10.25.2023
Our View: Cleansing racist deeds is progress, but not enough
Categories: News, Press Releases
10.25.2023
Categories: News, Press Releases
The exclusionary roots of our current housing crisis, and its separation into the haves and have-nots, can be traced back decades.
The racism is easy to spot because no one was shy about it. There were no subdued backroom whispers. There was no quiet rejection of those looking for homes. Rather, it was all there in black and white, in hundreds of deeds across Essex County.
The so-called racial covenants baked into those legal documents were designed to ensure property would remain in the hands of the wealthy and the white and the Protestant – in perpetuity.
A total of 559 such covenants were discovered in Essex County deeds during a research project conducted by Harborlight Homes and the North Shore NAACP.
The offending deeds were found in Beverly, Danvers, Gloucester, Haverhill, Lynn, Lynnfield, Marblehead, Nahant, Peabody and Saugus. There are likely more, as many deeds have yet to be digitized, and weren’t subject to the software used by the groups for their “Dirty Deeds” project.

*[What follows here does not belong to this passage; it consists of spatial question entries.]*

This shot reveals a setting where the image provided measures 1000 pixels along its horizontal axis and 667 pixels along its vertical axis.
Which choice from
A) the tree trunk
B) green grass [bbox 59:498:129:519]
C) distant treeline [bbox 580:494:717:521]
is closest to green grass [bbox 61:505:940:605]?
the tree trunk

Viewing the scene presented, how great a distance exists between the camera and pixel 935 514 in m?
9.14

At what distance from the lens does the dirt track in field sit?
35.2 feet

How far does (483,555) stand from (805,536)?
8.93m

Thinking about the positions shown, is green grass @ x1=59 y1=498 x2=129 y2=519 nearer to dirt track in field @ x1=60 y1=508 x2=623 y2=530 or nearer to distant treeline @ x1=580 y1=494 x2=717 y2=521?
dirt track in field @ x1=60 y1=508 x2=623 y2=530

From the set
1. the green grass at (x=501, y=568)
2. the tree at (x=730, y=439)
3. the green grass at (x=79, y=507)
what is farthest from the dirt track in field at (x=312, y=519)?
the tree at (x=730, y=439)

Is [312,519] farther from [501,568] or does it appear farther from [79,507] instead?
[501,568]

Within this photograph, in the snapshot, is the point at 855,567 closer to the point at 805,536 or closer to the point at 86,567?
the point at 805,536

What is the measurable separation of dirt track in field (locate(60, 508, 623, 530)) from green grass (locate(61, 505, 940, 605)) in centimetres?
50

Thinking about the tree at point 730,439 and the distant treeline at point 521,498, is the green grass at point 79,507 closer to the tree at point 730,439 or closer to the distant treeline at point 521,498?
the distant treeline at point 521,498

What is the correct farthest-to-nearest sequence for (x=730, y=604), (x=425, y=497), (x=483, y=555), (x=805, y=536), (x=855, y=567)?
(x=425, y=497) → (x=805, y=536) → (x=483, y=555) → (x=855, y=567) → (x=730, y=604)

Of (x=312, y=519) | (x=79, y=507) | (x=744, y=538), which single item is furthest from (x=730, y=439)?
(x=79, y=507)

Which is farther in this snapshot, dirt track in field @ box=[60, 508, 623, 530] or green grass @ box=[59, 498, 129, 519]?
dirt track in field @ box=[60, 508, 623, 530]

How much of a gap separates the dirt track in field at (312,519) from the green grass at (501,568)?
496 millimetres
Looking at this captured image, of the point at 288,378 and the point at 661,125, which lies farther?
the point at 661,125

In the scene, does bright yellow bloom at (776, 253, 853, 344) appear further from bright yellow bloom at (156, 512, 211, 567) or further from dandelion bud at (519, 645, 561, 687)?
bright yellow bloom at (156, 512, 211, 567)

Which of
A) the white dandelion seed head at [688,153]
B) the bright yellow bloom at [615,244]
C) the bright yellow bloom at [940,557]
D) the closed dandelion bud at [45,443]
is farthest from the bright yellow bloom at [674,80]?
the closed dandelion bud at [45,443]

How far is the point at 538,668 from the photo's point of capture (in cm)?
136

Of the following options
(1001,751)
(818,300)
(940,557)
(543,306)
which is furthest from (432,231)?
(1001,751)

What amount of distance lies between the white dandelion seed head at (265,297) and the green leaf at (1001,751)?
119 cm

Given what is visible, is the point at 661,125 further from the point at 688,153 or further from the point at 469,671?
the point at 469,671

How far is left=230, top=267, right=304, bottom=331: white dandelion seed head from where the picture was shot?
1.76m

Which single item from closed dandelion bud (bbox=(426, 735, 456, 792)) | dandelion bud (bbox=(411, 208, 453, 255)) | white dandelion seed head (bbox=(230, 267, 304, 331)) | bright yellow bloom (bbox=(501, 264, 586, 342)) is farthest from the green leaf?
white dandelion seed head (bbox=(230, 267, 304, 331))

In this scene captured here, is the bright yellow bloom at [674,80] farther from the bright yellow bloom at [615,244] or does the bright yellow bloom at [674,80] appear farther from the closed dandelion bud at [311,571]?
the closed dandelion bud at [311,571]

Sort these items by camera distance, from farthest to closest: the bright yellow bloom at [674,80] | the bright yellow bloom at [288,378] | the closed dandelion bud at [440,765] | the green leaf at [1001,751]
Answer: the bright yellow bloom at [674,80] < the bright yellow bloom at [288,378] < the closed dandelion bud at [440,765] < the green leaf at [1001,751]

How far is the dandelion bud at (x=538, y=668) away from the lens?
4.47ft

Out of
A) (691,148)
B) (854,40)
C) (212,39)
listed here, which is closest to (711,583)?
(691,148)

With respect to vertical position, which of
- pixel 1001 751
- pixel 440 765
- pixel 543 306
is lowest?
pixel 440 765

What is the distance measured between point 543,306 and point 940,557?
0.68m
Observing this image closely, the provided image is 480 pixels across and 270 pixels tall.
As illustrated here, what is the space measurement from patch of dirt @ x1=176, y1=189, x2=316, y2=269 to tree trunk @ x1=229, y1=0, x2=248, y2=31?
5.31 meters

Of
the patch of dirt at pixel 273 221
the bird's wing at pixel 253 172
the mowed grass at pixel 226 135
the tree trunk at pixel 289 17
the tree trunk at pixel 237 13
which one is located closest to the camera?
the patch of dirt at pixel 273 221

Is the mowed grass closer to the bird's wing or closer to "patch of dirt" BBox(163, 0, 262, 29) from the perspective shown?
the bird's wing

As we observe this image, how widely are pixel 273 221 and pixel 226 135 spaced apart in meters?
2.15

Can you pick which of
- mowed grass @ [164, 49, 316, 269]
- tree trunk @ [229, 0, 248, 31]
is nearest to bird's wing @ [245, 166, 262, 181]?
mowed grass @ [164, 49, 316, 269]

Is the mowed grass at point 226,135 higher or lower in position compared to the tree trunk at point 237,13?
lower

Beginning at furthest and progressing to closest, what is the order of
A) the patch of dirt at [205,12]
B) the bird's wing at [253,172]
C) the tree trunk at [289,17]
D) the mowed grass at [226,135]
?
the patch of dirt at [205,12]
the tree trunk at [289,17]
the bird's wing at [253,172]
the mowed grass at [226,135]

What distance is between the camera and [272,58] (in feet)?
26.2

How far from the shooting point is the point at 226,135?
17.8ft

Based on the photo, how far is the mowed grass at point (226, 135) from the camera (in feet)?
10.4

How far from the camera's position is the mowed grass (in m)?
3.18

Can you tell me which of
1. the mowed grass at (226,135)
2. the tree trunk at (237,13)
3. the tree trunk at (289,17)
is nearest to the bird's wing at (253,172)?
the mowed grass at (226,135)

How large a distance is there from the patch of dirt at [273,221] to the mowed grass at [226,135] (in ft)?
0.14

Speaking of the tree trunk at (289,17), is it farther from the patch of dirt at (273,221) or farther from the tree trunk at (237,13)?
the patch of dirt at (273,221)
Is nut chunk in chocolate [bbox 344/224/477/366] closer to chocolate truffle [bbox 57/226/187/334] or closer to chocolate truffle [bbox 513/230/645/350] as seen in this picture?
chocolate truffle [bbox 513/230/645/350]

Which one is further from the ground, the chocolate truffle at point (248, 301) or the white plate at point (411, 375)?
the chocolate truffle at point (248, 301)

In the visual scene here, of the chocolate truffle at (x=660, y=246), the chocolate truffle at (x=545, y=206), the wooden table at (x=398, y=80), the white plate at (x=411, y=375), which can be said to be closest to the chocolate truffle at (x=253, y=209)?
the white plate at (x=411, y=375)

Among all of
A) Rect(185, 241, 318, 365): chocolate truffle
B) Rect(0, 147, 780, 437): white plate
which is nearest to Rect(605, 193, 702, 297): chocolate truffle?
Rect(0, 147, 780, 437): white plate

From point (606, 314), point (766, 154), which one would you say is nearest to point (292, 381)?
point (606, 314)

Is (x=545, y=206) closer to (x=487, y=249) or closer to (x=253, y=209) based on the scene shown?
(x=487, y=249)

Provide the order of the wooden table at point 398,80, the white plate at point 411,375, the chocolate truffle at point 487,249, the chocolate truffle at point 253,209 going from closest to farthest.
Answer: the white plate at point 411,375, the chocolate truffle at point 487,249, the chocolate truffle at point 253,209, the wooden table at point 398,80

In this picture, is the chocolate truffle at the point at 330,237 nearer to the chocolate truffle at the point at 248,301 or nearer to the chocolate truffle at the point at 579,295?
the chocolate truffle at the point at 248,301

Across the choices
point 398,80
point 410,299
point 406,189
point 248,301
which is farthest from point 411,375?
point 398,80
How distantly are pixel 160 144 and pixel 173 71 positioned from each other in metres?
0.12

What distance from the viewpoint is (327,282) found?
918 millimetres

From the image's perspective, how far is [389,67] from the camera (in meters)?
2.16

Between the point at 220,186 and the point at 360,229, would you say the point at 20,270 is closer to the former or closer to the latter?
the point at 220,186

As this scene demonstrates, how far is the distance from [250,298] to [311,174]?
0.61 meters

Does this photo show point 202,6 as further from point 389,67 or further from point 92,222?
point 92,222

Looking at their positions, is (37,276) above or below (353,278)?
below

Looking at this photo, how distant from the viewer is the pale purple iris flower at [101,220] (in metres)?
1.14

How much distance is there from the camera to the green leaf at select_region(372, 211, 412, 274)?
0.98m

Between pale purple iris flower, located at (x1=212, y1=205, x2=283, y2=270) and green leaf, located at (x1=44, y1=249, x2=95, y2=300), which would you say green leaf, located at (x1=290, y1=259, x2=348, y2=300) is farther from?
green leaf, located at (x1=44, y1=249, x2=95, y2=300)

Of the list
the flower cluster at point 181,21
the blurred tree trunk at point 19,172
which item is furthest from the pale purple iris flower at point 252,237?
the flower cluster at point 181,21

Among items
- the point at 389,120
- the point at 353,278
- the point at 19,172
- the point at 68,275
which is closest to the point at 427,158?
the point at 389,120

The covenants are not subtle. One Beverly deed, for example, says the property “shall not be conveyed to or occupied by a colored person.” Another in Nahant says the home “shall not be owned or occupied by a person of Negro, Jewish, Italian, Greek, Polish or Armenian blood.” Dozens limit property ownership to “no persons other than the Caucasian race.”
Many of those covenants survive today, even as the properties they cover have changed hands. Volunteers from the project will be reaching out to property owners to help them cleanse their deeds of the offending lines.
The U.S. Supreme Court ruled the covenants unenforceable in 1948, and the Fair Housing Act of 1968 outlawed them altogether. But the damage was done, and it lingers to this day. It echoes in modern-day zoning laws, and in claims that building affordable housing would “change the character” of primarily white, middle- and upper-class neighborhoods.
“Just because this practice is banned, it does not go away,” Jean Michael Fana, advocacy and education manager for Harborlight Homes, told reporter Paul Leighton. “There are other methods to achieve racially exclusionary neighborhoods.”
One such method is redlining, or the withholding of credit from minority borrowers to deny them the chance to buy a home at all, no matter the location.
Locally, those methods include fighting tooth-and-nail against any effort to update municipal zoning laws to allow for more housing to be built.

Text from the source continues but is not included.